The teacher training course is free of charge.
The taijiquan curriculum is massive.
Becoming an instructor is not the end of your own personal development.
It is possible to become an expert, a master or even a grandmaster.
At these later stages of skill, your capacity to teach must also change and grow to reflect the comprehensive nature of your taijiquan understanding and ability.
There are teachers and there are teachers...
The Japanese word for black belt is shodan which
means 'first step' or 'certified beginner'.
It takes between 3-5 years for a keen student to get a black belt in any martial art.
Traditionally it could take far longer.
In his book The Art of Peace Ueshiba stated that it will take a decade just to get the basics of aikido...

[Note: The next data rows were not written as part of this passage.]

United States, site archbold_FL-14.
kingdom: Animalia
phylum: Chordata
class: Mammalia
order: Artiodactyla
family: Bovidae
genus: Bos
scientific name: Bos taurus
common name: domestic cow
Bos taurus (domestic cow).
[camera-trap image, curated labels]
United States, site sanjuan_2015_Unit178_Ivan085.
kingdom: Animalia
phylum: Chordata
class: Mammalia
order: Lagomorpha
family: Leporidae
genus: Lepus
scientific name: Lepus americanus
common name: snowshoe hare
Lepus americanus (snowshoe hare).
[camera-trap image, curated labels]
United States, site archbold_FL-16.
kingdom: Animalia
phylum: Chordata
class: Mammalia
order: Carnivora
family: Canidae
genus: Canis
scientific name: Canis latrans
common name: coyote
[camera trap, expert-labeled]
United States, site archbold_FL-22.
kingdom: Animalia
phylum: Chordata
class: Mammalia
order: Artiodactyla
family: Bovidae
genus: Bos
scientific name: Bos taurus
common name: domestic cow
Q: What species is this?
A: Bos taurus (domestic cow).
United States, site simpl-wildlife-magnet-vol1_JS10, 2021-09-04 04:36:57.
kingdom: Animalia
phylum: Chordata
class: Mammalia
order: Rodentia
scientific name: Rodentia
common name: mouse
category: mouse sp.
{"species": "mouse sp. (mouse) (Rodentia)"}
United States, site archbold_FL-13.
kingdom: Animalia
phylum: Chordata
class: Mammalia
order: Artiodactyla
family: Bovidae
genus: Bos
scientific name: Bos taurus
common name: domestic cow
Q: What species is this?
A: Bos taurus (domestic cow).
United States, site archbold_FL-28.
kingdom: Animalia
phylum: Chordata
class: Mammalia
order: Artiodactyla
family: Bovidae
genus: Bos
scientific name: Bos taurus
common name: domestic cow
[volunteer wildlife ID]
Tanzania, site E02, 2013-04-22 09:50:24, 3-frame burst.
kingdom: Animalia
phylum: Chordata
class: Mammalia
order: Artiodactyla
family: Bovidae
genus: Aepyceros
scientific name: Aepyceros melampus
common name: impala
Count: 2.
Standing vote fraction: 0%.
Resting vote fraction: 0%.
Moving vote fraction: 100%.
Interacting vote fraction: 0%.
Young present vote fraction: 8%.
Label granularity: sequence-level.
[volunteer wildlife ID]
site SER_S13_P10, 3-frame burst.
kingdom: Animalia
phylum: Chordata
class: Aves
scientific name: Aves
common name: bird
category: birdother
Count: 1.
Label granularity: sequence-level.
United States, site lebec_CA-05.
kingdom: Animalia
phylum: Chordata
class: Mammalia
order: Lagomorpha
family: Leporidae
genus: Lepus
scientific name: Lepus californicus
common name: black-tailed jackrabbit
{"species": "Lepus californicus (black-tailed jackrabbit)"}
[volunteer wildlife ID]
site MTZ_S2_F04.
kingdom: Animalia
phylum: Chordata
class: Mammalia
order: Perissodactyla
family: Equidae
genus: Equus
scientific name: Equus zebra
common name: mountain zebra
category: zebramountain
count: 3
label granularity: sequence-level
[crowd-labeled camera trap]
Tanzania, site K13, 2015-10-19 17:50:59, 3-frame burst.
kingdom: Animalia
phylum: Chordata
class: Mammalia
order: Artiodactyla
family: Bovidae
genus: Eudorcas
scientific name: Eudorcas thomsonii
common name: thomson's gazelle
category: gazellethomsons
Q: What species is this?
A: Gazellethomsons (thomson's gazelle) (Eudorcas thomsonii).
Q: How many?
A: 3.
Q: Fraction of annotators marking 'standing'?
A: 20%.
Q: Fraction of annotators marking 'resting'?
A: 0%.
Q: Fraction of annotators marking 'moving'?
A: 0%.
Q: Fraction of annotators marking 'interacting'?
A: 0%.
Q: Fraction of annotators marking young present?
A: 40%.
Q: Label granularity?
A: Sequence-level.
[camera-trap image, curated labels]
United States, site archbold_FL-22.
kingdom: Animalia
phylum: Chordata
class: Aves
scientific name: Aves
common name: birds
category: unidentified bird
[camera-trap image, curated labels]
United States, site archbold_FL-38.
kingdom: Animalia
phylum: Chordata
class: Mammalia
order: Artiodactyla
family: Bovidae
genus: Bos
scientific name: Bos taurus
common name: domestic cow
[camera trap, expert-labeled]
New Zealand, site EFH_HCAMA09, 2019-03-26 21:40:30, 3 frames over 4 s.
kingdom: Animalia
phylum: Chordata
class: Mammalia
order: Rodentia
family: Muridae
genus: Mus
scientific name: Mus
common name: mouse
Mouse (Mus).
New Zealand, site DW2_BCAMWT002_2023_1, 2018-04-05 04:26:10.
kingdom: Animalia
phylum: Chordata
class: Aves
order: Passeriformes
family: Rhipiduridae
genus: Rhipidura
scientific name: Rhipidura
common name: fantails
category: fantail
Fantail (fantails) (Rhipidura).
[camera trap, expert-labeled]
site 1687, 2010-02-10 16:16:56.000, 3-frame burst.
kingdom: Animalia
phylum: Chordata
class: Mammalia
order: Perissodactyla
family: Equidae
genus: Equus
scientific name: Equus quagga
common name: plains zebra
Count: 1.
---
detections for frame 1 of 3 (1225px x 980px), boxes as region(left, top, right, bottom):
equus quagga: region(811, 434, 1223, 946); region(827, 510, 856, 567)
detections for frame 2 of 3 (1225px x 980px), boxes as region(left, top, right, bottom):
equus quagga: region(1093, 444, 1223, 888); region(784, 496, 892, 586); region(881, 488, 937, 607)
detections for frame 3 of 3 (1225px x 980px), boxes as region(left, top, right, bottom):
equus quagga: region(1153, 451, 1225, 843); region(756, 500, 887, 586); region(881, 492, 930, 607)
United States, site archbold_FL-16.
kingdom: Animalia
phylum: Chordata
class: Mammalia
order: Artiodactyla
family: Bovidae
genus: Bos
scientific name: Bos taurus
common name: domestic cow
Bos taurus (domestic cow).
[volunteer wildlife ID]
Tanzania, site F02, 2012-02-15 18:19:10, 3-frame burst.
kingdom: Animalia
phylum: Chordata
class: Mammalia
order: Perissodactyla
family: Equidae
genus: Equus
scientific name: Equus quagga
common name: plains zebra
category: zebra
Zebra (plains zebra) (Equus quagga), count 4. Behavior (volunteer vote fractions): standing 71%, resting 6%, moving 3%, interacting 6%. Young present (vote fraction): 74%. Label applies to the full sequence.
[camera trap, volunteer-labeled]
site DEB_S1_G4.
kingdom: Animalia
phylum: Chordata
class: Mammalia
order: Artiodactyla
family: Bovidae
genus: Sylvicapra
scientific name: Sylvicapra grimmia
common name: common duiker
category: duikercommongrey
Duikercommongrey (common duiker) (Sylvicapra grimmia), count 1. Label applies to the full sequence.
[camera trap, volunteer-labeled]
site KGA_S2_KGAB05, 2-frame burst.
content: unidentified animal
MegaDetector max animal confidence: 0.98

Black belt does not mean 'instructor'
In most martial arts schools, you must pass the equivalent of 3 black belts before in order to gain the level of practice and experience required of a trainee instructor.
The student can only undertake teacher training if they can show that they are fit to instruct.
The necessary disposition and skills must be evident.
How long does this take?
Taijiquan is a complex martial art.
Apply the same rationale/time frame to taijiquan.
If you doubt the credibility of
your instructor, ask for proof:
· How long have they been practicing taijiquan?
· Who was their instructor?
· How long have they been teaching?
· Is the instructor following a syllabus?
· Do they possess any kind of recognised teaching qualification (i.e. PGCE)?
· Can they demonstrate these discreet skills effortlessly and spontaneously against a range of unrehearsed attacks?
· Do they understand 13 postures, 4 ounces, yielding, softness, neigong?
· Are they able to explain their skills and then demonstrate what they mean?
· Can you attack a high-level student and see what skills they possess?
· Can you talk with a high-level student about the instructor, the Art and the class?
Learn how to judge the quality of the instructor.
Be polite about it, and accept that you may get roughed-up.
A skilled instructor should leave no doubt in your mind that they know what they are doing.
A few instructors are teaching a weird mish-mash of taijiquan and some other art, such as karate.
These classes are pitched as being innovative, realistic, pragmatic.
Mixing taijiquan and external practices together does not improve the quality of the taijiquan.
Rather, it diminishes the value of the taijiquan component.
The instructor is demonstrating their inability to understand and apply taijiquan using the taijiquan principles.
They have opted for a short-cut, and are filling-in the holes in their knowledge using concepts and approaches from other martial arts.
There is nothing wrong with developing your own art if that is your desire, but you should not call it 'taijiquan'.
Teach with integrity
Many good instructors are aware that taijiquan is becoming a lost art:
Over the centuries many variations of the movements have been taught, but provided the principles are adhered to there is no need for the student to doubt the authenticity of what he is being taught.
The way most people do taijiquan, it's not a martial art. They could never use it the way they're doing it. Everything's in their hands, they just fill in the rest with fantasy talk.
If all you learn is a lot of forms, you just become a good dancer.
(James Wing Woo)
Students of the martial arts in the West feel that they must use their art to fight, or at least to compete, to show people how good they are. In taijiquan, this is unacceptable, because that is against the principle of taijiquan.
You may know two hundred different martial arts but what is the quality of your movements? It's still just movement, it doesn't matter how many forms you know.
People with wisdom will use a tool properly, but a person with lower knowledge will recognise only one function of the tool. In the same manner, internal martial arts can be used for many functions because you use the same tool. This training method is only one tool, but it has many different uses.
You need to use one form for practice and include everything in it - mind, structure, movement and qi. If you can easily do all of these within each motion, that is the internal martial arts.